DÉTAILS DU PROBLÈME
Prolongez l'article sur la marée noire et les finances de BP à la suite de sa dernière phrase.

PAGE
□ □ □ □ □

Marée noire dans les finances de BP

Le 3 juin 2010, BP a lancé sa énième tentative dans l’espoir de stopper la marée noire dans le golfe du Mexique. Une marée noire due à la fuite du pétrole qui s’écoule du navire échoué dans cette région depuis déjà six semaines. BP a donc réussi à sectionner le conduit à l’origine de la fuite, et à poser un dôme en forme d’entonnoir. La marée noire a déjà coûté au groupe BP un milliard de dollars et ses effets boursiers et financiers commencent à se faire sérieusement sentir sur le groupe pétrolier.

« Furieux » : Barack Obama est furieux de la marée noire qui souille les côtes du golfe du Mexique. Accusé de ne pas en faire assez sur cette catastrophe sans précédent, il a expliqué le 3 juin sur CNN qu’il ne voyait pas l’intérêt de hurler et préférait s’intéresser aux moyens de trouver une issue à cette crise.

Mais les médias américains comparent la situation du président à celle de George Bush lors du cyclone Katrina qui avait affecté la même région. Au fur et à mesure que le poids de l’opinion publique pèse sur les épaules de Barack Obama, le président américain accentue sa pression sur BP pour que la compagnie pétrolière trouve des solutions pour colmater la brèche et contenir efficacement la marée noire. Et plus cette pression s’accroît, plus British Petroleum apparaît comme incapable de gérer correctement cette crise, ce qui se répercute sur les marchés financiers.

□ □ □ □ □

Éléments listés dans un jeu de données
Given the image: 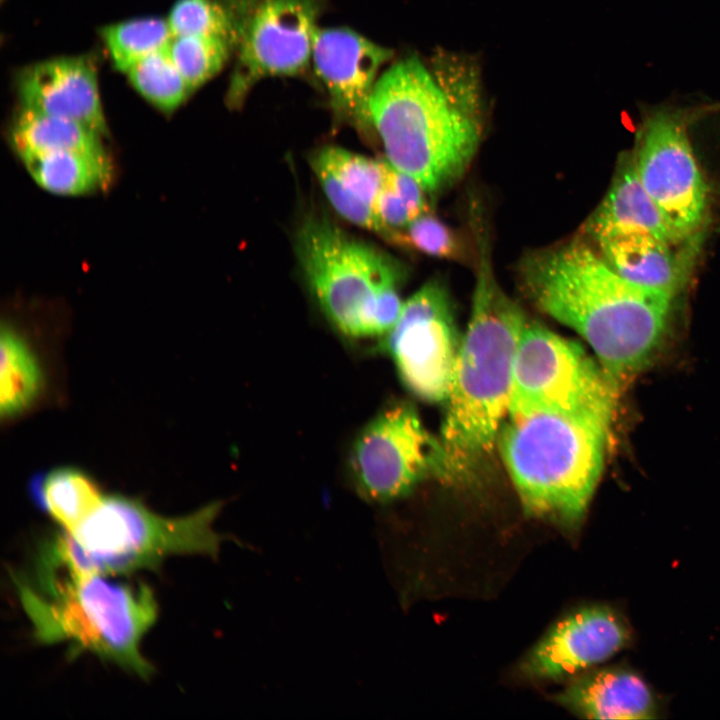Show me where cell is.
<instances>
[{"mask_svg":"<svg viewBox=\"0 0 720 720\" xmlns=\"http://www.w3.org/2000/svg\"><path fill=\"white\" fill-rule=\"evenodd\" d=\"M127 73L133 87L165 113L176 110L191 93L167 48L139 60Z\"/></svg>","mask_w":720,"mask_h":720,"instance_id":"cell-25","label":"cell"},{"mask_svg":"<svg viewBox=\"0 0 720 720\" xmlns=\"http://www.w3.org/2000/svg\"><path fill=\"white\" fill-rule=\"evenodd\" d=\"M616 392L578 343L526 323L515 355L508 417L555 413L610 423Z\"/></svg>","mask_w":720,"mask_h":720,"instance_id":"cell-8","label":"cell"},{"mask_svg":"<svg viewBox=\"0 0 720 720\" xmlns=\"http://www.w3.org/2000/svg\"><path fill=\"white\" fill-rule=\"evenodd\" d=\"M29 491L34 502L69 533L91 515L104 497L96 482L74 467L35 474Z\"/></svg>","mask_w":720,"mask_h":720,"instance_id":"cell-20","label":"cell"},{"mask_svg":"<svg viewBox=\"0 0 720 720\" xmlns=\"http://www.w3.org/2000/svg\"><path fill=\"white\" fill-rule=\"evenodd\" d=\"M114 66L123 72L146 56L168 47L173 33L168 21L138 18L106 26L101 31Z\"/></svg>","mask_w":720,"mask_h":720,"instance_id":"cell-24","label":"cell"},{"mask_svg":"<svg viewBox=\"0 0 720 720\" xmlns=\"http://www.w3.org/2000/svg\"><path fill=\"white\" fill-rule=\"evenodd\" d=\"M312 165L325 168L346 193L374 211L375 202L385 183L387 161L327 146L313 156Z\"/></svg>","mask_w":720,"mask_h":720,"instance_id":"cell-23","label":"cell"},{"mask_svg":"<svg viewBox=\"0 0 720 720\" xmlns=\"http://www.w3.org/2000/svg\"><path fill=\"white\" fill-rule=\"evenodd\" d=\"M0 412L14 417L28 409L43 386L39 360L25 338L9 325L1 328Z\"/></svg>","mask_w":720,"mask_h":720,"instance_id":"cell-22","label":"cell"},{"mask_svg":"<svg viewBox=\"0 0 720 720\" xmlns=\"http://www.w3.org/2000/svg\"><path fill=\"white\" fill-rule=\"evenodd\" d=\"M221 506L213 502L186 516L167 518L137 499L109 495L74 532L68 533L81 548L92 573L122 575L154 568L172 554L215 557L224 540L213 528Z\"/></svg>","mask_w":720,"mask_h":720,"instance_id":"cell-6","label":"cell"},{"mask_svg":"<svg viewBox=\"0 0 720 720\" xmlns=\"http://www.w3.org/2000/svg\"><path fill=\"white\" fill-rule=\"evenodd\" d=\"M393 51L347 28L318 29L311 60L334 111L370 126L368 104L378 72Z\"/></svg>","mask_w":720,"mask_h":720,"instance_id":"cell-13","label":"cell"},{"mask_svg":"<svg viewBox=\"0 0 720 720\" xmlns=\"http://www.w3.org/2000/svg\"><path fill=\"white\" fill-rule=\"evenodd\" d=\"M349 465L359 495L377 503L407 495L429 475L447 477L440 441L407 404L383 409L361 430Z\"/></svg>","mask_w":720,"mask_h":720,"instance_id":"cell-11","label":"cell"},{"mask_svg":"<svg viewBox=\"0 0 720 720\" xmlns=\"http://www.w3.org/2000/svg\"><path fill=\"white\" fill-rule=\"evenodd\" d=\"M388 166L384 186L375 202L374 213L381 225V235L405 227L411 221L409 208L388 177Z\"/></svg>","mask_w":720,"mask_h":720,"instance_id":"cell-29","label":"cell"},{"mask_svg":"<svg viewBox=\"0 0 720 720\" xmlns=\"http://www.w3.org/2000/svg\"><path fill=\"white\" fill-rule=\"evenodd\" d=\"M388 177L407 204L412 220L428 212V205L424 196L426 192L422 186L410 175H407L389 164Z\"/></svg>","mask_w":720,"mask_h":720,"instance_id":"cell-30","label":"cell"},{"mask_svg":"<svg viewBox=\"0 0 720 720\" xmlns=\"http://www.w3.org/2000/svg\"><path fill=\"white\" fill-rule=\"evenodd\" d=\"M609 422L555 413L504 421L498 446L528 514L576 526L599 481Z\"/></svg>","mask_w":720,"mask_h":720,"instance_id":"cell-5","label":"cell"},{"mask_svg":"<svg viewBox=\"0 0 720 720\" xmlns=\"http://www.w3.org/2000/svg\"><path fill=\"white\" fill-rule=\"evenodd\" d=\"M584 232L595 242L620 234L647 233L669 243H681L642 185L634 155L621 161L606 196L586 222Z\"/></svg>","mask_w":720,"mask_h":720,"instance_id":"cell-18","label":"cell"},{"mask_svg":"<svg viewBox=\"0 0 720 720\" xmlns=\"http://www.w3.org/2000/svg\"><path fill=\"white\" fill-rule=\"evenodd\" d=\"M296 247L307 282L330 322L348 337H379V302L398 288L399 264L320 217L304 222Z\"/></svg>","mask_w":720,"mask_h":720,"instance_id":"cell-7","label":"cell"},{"mask_svg":"<svg viewBox=\"0 0 720 720\" xmlns=\"http://www.w3.org/2000/svg\"><path fill=\"white\" fill-rule=\"evenodd\" d=\"M599 254L630 282L673 295L686 281L691 247L669 243L647 233H628L596 241Z\"/></svg>","mask_w":720,"mask_h":720,"instance_id":"cell-16","label":"cell"},{"mask_svg":"<svg viewBox=\"0 0 720 720\" xmlns=\"http://www.w3.org/2000/svg\"><path fill=\"white\" fill-rule=\"evenodd\" d=\"M173 36H207L224 40L235 49L231 15L219 0H178L168 18Z\"/></svg>","mask_w":720,"mask_h":720,"instance_id":"cell-28","label":"cell"},{"mask_svg":"<svg viewBox=\"0 0 720 720\" xmlns=\"http://www.w3.org/2000/svg\"><path fill=\"white\" fill-rule=\"evenodd\" d=\"M556 701L589 719H650L655 701L644 680L624 668L586 673L556 695Z\"/></svg>","mask_w":720,"mask_h":720,"instance_id":"cell-17","label":"cell"},{"mask_svg":"<svg viewBox=\"0 0 720 720\" xmlns=\"http://www.w3.org/2000/svg\"><path fill=\"white\" fill-rule=\"evenodd\" d=\"M236 33L228 104L242 105L262 79L304 74L318 31L321 0H219Z\"/></svg>","mask_w":720,"mask_h":720,"instance_id":"cell-10","label":"cell"},{"mask_svg":"<svg viewBox=\"0 0 720 720\" xmlns=\"http://www.w3.org/2000/svg\"><path fill=\"white\" fill-rule=\"evenodd\" d=\"M384 238L394 245L411 248L429 256L454 261L467 259L464 241L448 225L428 212L401 229L387 232Z\"/></svg>","mask_w":720,"mask_h":720,"instance_id":"cell-27","label":"cell"},{"mask_svg":"<svg viewBox=\"0 0 720 720\" xmlns=\"http://www.w3.org/2000/svg\"><path fill=\"white\" fill-rule=\"evenodd\" d=\"M709 105H662L646 112L639 129L636 170L642 185L680 242L703 224L708 187L689 137V126Z\"/></svg>","mask_w":720,"mask_h":720,"instance_id":"cell-9","label":"cell"},{"mask_svg":"<svg viewBox=\"0 0 720 720\" xmlns=\"http://www.w3.org/2000/svg\"><path fill=\"white\" fill-rule=\"evenodd\" d=\"M478 233L472 309L446 398L440 444L447 477L463 473L493 448L508 417L516 350L527 323L495 280Z\"/></svg>","mask_w":720,"mask_h":720,"instance_id":"cell-4","label":"cell"},{"mask_svg":"<svg viewBox=\"0 0 720 720\" xmlns=\"http://www.w3.org/2000/svg\"><path fill=\"white\" fill-rule=\"evenodd\" d=\"M461 341L448 293L433 280L404 302L398 321L379 346L406 387L434 403L449 394Z\"/></svg>","mask_w":720,"mask_h":720,"instance_id":"cell-12","label":"cell"},{"mask_svg":"<svg viewBox=\"0 0 720 720\" xmlns=\"http://www.w3.org/2000/svg\"><path fill=\"white\" fill-rule=\"evenodd\" d=\"M85 574L69 564L47 540L33 569L13 575L36 640L66 642L71 651H88L148 678L153 667L140 642L157 618V603L143 582Z\"/></svg>","mask_w":720,"mask_h":720,"instance_id":"cell-3","label":"cell"},{"mask_svg":"<svg viewBox=\"0 0 720 720\" xmlns=\"http://www.w3.org/2000/svg\"><path fill=\"white\" fill-rule=\"evenodd\" d=\"M387 162L428 192L457 181L480 142L479 73L464 58L439 54L392 64L376 82L368 104Z\"/></svg>","mask_w":720,"mask_h":720,"instance_id":"cell-2","label":"cell"},{"mask_svg":"<svg viewBox=\"0 0 720 720\" xmlns=\"http://www.w3.org/2000/svg\"><path fill=\"white\" fill-rule=\"evenodd\" d=\"M630 641L623 618L606 607L578 610L556 623L523 660L533 679H559L605 661Z\"/></svg>","mask_w":720,"mask_h":720,"instance_id":"cell-14","label":"cell"},{"mask_svg":"<svg viewBox=\"0 0 720 720\" xmlns=\"http://www.w3.org/2000/svg\"><path fill=\"white\" fill-rule=\"evenodd\" d=\"M33 180L59 195H84L107 189L113 178L105 151L65 150L21 158Z\"/></svg>","mask_w":720,"mask_h":720,"instance_id":"cell-19","label":"cell"},{"mask_svg":"<svg viewBox=\"0 0 720 720\" xmlns=\"http://www.w3.org/2000/svg\"><path fill=\"white\" fill-rule=\"evenodd\" d=\"M167 50L191 92L216 75L234 47L207 36H173Z\"/></svg>","mask_w":720,"mask_h":720,"instance_id":"cell-26","label":"cell"},{"mask_svg":"<svg viewBox=\"0 0 720 720\" xmlns=\"http://www.w3.org/2000/svg\"><path fill=\"white\" fill-rule=\"evenodd\" d=\"M519 274L540 310L590 344L617 389L662 342L674 295L623 278L584 240L529 253Z\"/></svg>","mask_w":720,"mask_h":720,"instance_id":"cell-1","label":"cell"},{"mask_svg":"<svg viewBox=\"0 0 720 720\" xmlns=\"http://www.w3.org/2000/svg\"><path fill=\"white\" fill-rule=\"evenodd\" d=\"M101 136L79 122L23 107L10 132L12 146L20 159L65 150L104 149Z\"/></svg>","mask_w":720,"mask_h":720,"instance_id":"cell-21","label":"cell"},{"mask_svg":"<svg viewBox=\"0 0 720 720\" xmlns=\"http://www.w3.org/2000/svg\"><path fill=\"white\" fill-rule=\"evenodd\" d=\"M23 108L107 131L97 73L87 57H60L25 68L17 80Z\"/></svg>","mask_w":720,"mask_h":720,"instance_id":"cell-15","label":"cell"}]
</instances>
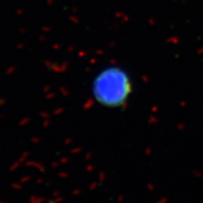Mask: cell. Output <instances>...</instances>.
Returning a JSON list of instances; mask_svg holds the SVG:
<instances>
[{"mask_svg": "<svg viewBox=\"0 0 203 203\" xmlns=\"http://www.w3.org/2000/svg\"><path fill=\"white\" fill-rule=\"evenodd\" d=\"M94 101L105 108H120L127 104L133 91L130 77L119 66H109L94 77L92 82Z\"/></svg>", "mask_w": 203, "mask_h": 203, "instance_id": "cell-1", "label": "cell"}]
</instances>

□ □ □ □ □

RÉSULTAT OBTENU
Les conséquences de la marée noire sur les marchés boursiers

Depuis six semaines, BP a perdu un tiers de sa capitalisation, soit 45 milliards d’euros qui se sont dispersés dans une nappe de pétrole gluant. La réponse des marchés financiers est sans appel : BP est sérieusement attaquée. Mardi 1er juin, l’action a perdu 13% en une seule journée. Du coup, la note de BP se dégrade. Jeudi 3 juin, l’agence de notation Fitch a abaissé la note de AA+ à AA. Même chose pour Moddy’s qui fait passer BP de AA1 à AA2 avec perspective négative.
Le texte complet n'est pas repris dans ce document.